Octogenarians and nonagenarians constitute a rapidly growing segment of patients undergoing colorectal cancer resection. We describe their outcomes in a large population cohort and aim to establish expectations and improvements for their care.


All patients undergoing surgical resection for colorectal cancer in California (1994-2005) were identified in the California Cancer Registry, which was linked with the California Office of Statewide Health Planning and Development Patient Discharge Database and the 2000 United States Census. Multivariate logistic regression was used to determine significant outcome predictors.

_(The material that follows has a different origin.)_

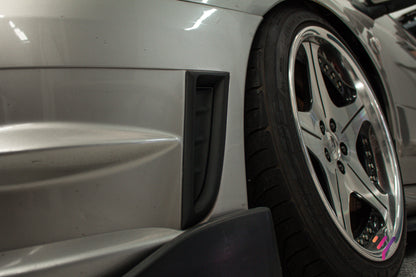 Bumper Side Vent Trim - Subaru Hawkeye (Pair)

Octogenarians and nonagenarians comprised 26% of all patients undergoing colon cancer resection and 16% of all patients undergoing rectal cancer resection from 1994 to 2005. This cohort had more comorbidities but less distant disease than patients <65 years old (P < .001). Twelve percent of patients with rectal cancer and 17% of patients with colon cancer who were 80 years or older had emergent surgery vs 5% and 12%, respectively, for patients <65 years old (P < .001). Patients 80 years or older had nearly twice the readmission incidence rate (417 readmissions per thousand patient-years) of patients <65 years old. Twenty-seven percent of 90-day readmissions were for surgical complications, 52% of which required a subsequent procedure. Patients 80 years or older had high in-hospital mortality (6%) and one-year mortality (29%). Medical complications, increasing comorbidities, and cancer stage were predictive of in-hospital and 1-year mortality.


: Octogenarians and nonagenarians represent a large segment of patients with colorectal cancer undergoing surgical resection with high rates of morbidity, mortality, and readmission. Medical optimization and excellent continuity of care may contribute to improved outcomes following surgery for these complex patients.